**ESTRATTO DEL TESTO**
++++++++

Il 2 giugno di quest’anno ricorre il 60° anniversario della proclamazione
delle Repubblica italiana. Sarebbe stata dunque un’occasione importante non
per generici festeggiamenti ma per iniziative che a tutti i livelli e in
tutti i luoghi pubblici si ponessero un duplice obiettivo: da una parte di
valorizzare le ragioni di fondo che resero possibile la nascita della
Repubblica, dall’altra di connettere quella nascita con lo straordinario
percorso sociale e politico-istituzionale che portò all’elaborazione della
Costituzione del ’48. Le due cose stanno strettamente insieme: da sempre ma
mai come in queste settimane, quando incombe la necessità di una forte
battaglia nel Paese per bloccare con il “no” referendario la pessima
controriforma costituzionale voluta dalla Casa delle Libertà. E quando è
necessario, come io penso sia necessario, mettere in luce e difendere il
grande tratto di modernità che segna la nostra Costituzione, contro i
ricorrenti tentativi messi in atto da più parti – e non soltanto dal
centro-destra - per stravolgerne l’impianto.

++++++++

**VOCI FORNITE**

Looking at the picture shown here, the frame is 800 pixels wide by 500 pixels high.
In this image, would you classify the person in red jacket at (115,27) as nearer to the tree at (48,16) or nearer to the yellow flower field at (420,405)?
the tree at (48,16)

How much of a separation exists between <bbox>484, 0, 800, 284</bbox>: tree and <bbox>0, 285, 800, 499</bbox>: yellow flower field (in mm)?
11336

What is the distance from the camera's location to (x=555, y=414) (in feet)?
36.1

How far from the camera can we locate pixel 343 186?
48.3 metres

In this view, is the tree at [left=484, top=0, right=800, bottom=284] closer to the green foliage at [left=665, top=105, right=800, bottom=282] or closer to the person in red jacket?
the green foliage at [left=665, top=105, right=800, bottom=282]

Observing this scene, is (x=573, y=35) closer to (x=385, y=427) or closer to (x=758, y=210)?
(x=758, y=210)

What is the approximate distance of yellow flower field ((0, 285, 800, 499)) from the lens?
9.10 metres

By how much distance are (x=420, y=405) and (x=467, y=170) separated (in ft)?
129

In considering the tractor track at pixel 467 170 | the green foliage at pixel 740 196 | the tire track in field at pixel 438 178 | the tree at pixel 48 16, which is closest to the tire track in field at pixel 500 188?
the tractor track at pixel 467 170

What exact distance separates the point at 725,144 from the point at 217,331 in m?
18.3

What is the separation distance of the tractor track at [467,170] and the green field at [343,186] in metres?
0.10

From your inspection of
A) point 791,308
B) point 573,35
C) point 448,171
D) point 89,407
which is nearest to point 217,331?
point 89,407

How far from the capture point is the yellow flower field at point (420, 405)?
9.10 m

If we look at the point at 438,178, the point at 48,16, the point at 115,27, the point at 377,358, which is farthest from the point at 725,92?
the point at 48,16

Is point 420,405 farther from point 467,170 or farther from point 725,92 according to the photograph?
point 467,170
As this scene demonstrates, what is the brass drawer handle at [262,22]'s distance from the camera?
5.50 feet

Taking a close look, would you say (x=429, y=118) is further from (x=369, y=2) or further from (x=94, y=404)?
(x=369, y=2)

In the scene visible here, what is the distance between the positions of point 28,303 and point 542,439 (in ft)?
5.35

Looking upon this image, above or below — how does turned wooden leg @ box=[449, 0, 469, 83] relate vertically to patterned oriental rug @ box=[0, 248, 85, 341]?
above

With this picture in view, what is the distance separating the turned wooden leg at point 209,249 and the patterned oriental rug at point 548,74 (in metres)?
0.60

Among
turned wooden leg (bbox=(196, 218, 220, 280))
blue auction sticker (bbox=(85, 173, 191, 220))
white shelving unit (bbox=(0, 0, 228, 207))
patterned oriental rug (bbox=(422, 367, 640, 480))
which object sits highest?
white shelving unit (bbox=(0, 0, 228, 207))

++++++++

**CONSEGNA**
Nell'estratto sull'anniversario della Repubblica, individua tutti i numeri scritti in cifre e riportali nell'ordine in cui compaiono.

**RISPOSTA**
I numeri scritti in cifre sono 2 (in "2 giugno"), 60° (in "60° anniversario") e ’48 (in "Costituzione del ’48").